REQUIREMENT —
Copy the data exactly as given, starting with the line that contains "What distance from the camera" and continuing through the end of the data. Include both the starting line and the final line.
####################
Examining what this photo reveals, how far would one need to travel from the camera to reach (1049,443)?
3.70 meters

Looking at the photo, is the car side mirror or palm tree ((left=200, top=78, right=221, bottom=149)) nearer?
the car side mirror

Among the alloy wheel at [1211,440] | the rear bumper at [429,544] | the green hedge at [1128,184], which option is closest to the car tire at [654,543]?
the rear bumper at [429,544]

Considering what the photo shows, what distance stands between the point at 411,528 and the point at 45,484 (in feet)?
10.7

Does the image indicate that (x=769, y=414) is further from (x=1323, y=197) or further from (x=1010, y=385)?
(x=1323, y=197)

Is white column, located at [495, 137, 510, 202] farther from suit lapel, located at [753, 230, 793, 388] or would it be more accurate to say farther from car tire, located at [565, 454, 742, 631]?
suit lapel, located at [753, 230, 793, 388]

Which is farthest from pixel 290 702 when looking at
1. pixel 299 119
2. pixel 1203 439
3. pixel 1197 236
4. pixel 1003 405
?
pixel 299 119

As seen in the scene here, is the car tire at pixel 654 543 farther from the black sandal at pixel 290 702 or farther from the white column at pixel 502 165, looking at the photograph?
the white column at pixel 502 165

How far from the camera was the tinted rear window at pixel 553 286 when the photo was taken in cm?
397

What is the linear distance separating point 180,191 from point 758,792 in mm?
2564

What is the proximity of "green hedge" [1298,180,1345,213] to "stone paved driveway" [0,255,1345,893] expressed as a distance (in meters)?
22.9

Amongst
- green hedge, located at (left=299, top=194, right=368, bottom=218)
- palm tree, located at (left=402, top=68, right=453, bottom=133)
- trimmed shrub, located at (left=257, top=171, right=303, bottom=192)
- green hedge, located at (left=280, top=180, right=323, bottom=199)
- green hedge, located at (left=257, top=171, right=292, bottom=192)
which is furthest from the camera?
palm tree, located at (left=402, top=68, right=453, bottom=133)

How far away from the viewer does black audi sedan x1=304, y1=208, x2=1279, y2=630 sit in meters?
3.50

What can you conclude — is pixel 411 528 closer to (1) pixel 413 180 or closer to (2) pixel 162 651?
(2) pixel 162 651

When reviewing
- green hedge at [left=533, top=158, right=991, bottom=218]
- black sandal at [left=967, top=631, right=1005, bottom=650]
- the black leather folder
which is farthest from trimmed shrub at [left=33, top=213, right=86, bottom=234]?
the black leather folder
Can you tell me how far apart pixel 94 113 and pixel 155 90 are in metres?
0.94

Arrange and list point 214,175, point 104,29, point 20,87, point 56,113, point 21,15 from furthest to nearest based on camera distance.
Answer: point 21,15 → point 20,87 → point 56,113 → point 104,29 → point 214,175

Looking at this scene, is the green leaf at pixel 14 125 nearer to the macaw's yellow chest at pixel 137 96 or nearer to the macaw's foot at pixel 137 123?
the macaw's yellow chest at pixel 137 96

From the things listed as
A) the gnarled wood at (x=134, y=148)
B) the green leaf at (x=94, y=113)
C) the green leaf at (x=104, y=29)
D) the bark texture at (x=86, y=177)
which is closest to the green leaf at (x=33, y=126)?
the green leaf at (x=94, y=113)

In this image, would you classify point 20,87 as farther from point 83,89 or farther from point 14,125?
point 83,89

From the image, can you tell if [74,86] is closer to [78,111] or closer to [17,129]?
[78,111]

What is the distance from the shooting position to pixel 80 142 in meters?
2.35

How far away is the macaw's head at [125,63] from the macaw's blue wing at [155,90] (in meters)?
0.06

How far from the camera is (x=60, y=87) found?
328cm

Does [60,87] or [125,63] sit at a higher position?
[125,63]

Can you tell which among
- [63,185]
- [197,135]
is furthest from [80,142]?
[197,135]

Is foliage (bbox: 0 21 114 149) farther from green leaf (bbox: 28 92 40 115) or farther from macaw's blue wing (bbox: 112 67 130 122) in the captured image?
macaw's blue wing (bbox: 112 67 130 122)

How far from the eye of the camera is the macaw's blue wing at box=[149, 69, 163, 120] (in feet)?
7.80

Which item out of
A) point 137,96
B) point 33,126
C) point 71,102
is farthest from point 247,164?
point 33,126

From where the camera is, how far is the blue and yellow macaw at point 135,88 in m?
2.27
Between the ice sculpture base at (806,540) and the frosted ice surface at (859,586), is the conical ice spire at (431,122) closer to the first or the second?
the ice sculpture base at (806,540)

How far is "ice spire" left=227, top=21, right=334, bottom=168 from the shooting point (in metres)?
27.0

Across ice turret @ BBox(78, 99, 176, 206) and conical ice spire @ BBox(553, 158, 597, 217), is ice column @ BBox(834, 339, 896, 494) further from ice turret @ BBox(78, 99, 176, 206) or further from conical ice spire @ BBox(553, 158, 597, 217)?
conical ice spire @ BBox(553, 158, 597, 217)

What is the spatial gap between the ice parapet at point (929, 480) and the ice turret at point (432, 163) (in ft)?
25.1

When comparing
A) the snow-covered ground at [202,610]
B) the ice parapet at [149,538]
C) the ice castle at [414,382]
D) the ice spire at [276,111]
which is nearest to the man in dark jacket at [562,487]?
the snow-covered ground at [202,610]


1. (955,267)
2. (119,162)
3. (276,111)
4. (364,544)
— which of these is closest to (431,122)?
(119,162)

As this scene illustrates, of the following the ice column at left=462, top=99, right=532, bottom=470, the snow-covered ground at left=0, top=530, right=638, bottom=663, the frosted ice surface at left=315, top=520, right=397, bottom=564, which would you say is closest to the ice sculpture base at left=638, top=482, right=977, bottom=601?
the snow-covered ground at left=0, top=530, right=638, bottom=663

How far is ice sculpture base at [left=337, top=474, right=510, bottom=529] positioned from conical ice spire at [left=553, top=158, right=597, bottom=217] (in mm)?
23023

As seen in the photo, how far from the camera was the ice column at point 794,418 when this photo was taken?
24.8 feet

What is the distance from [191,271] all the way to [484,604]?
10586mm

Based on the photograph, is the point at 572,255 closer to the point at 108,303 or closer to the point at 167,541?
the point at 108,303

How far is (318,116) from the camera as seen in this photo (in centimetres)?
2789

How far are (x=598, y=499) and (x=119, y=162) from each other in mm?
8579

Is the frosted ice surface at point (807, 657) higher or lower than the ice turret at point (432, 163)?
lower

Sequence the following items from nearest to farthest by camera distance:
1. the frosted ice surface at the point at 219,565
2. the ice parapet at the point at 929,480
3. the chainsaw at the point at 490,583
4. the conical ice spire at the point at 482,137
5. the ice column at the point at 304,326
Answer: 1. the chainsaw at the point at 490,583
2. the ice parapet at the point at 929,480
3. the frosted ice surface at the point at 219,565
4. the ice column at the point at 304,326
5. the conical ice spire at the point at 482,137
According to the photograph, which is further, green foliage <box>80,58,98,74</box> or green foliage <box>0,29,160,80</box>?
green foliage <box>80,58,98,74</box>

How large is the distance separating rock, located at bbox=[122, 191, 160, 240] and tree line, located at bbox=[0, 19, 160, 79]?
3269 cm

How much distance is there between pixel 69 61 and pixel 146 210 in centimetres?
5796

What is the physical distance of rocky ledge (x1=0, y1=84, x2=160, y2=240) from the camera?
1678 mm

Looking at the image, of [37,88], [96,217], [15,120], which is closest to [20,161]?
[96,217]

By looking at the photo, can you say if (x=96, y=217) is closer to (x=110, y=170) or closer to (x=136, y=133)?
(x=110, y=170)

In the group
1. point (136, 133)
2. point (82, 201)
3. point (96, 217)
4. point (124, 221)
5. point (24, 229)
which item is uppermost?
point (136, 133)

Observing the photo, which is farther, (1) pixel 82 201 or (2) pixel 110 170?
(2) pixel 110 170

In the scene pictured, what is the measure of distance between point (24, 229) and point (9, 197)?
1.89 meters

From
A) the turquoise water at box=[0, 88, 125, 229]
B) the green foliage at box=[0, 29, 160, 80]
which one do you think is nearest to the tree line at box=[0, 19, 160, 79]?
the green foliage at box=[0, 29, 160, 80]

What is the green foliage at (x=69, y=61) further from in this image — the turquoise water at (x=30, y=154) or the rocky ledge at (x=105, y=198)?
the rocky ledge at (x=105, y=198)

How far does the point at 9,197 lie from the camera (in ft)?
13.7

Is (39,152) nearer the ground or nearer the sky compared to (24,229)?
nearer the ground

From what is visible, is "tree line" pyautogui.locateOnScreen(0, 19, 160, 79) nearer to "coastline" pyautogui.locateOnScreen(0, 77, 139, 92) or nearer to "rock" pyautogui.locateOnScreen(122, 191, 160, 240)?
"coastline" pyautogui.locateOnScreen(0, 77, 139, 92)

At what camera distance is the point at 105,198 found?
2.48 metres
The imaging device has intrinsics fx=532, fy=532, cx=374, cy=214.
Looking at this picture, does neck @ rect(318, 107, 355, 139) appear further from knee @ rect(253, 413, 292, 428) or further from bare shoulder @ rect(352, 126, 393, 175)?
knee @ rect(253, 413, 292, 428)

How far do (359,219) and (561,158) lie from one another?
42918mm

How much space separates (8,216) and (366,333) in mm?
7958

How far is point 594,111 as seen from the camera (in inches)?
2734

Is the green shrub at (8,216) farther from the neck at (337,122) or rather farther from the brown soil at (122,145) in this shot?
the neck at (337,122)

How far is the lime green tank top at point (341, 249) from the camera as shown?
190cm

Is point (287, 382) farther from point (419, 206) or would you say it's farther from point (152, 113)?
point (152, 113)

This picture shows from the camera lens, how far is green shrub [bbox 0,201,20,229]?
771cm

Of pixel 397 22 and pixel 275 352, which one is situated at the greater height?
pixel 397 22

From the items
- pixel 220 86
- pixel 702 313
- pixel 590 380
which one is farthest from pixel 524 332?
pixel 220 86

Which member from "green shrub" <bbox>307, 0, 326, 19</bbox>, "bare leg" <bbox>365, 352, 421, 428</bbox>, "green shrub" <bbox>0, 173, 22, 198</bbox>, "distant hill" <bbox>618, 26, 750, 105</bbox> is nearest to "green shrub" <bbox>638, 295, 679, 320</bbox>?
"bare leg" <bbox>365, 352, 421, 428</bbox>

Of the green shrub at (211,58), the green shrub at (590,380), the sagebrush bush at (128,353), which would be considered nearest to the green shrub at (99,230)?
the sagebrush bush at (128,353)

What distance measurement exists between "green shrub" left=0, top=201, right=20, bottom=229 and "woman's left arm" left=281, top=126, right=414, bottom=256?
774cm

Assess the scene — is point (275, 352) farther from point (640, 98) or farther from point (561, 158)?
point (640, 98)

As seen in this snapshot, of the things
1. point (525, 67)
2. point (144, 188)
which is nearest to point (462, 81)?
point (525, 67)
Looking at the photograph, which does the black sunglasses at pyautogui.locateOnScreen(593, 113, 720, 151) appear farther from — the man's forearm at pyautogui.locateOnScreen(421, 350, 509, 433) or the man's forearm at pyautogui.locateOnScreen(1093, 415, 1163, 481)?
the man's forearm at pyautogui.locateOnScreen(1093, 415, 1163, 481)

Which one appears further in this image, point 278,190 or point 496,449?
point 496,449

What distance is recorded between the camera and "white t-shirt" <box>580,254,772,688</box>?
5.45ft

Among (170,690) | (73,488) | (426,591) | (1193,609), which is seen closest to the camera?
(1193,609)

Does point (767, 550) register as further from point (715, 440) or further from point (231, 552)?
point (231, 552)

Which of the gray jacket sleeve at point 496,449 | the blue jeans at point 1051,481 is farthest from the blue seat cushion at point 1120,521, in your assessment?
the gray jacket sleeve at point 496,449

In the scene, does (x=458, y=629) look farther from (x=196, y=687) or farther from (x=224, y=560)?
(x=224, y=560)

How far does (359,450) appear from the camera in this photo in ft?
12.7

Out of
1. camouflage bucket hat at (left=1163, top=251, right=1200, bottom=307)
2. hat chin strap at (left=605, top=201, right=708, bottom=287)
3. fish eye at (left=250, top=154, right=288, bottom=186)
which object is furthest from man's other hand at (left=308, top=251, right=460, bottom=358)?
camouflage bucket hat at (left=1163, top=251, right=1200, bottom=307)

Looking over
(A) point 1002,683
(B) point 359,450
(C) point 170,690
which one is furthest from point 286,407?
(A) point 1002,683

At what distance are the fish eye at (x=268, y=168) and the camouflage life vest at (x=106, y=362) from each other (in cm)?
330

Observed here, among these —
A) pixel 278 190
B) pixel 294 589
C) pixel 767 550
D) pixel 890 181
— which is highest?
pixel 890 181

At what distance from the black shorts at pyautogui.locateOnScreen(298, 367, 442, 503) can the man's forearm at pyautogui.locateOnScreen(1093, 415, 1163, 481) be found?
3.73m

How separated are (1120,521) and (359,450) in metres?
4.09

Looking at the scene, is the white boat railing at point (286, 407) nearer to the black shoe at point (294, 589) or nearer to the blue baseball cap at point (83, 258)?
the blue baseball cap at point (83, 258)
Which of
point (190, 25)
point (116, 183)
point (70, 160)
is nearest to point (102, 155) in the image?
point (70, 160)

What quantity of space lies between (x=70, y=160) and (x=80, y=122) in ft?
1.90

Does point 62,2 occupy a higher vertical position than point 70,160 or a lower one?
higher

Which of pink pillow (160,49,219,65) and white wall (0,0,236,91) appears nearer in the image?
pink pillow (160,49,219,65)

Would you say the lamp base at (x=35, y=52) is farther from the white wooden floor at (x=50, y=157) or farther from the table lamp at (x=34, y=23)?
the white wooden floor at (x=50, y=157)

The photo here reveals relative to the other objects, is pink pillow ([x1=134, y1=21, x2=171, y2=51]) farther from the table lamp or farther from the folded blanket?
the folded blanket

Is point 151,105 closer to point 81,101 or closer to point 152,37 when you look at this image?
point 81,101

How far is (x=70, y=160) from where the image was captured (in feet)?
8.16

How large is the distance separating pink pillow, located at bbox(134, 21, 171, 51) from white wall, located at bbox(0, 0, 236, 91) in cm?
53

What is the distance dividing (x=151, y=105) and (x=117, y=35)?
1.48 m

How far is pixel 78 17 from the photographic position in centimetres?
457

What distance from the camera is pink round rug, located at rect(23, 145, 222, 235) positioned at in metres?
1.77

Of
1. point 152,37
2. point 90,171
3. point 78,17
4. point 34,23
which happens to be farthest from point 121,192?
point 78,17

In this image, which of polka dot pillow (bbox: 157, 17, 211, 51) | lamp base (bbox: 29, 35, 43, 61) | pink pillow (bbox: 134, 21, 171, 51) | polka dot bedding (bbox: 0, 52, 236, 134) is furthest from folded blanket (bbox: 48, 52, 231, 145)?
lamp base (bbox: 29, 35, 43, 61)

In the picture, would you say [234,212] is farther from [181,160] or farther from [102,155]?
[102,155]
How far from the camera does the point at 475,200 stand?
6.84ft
####################
THE RESPONSE —
What distance from the camera is pink round rug, located at rect(23, 145, 222, 235) positioned at in metres?
1.77

Of
1. point 152,37
2. point 90,171
3. point 78,17
4. point 34,23
which happens to be farthest from point 121,192?
point 78,17

In this image, which of polka dot pillow (bbox: 157, 17, 211, 51) | lamp base (bbox: 29, 35, 43, 61) | pink pillow (bbox: 134, 21, 171, 51) | polka dot bedding (bbox: 0, 52, 236, 134) is furthest from folded blanket (bbox: 48, 52, 231, 145)?
lamp base (bbox: 29, 35, 43, 61)

In the picture, would you say [234,212] is farther from [181,160] or farther from [102,155]?
[102,155]
How far from the camera does the point at 475,200 stand?
6.84ft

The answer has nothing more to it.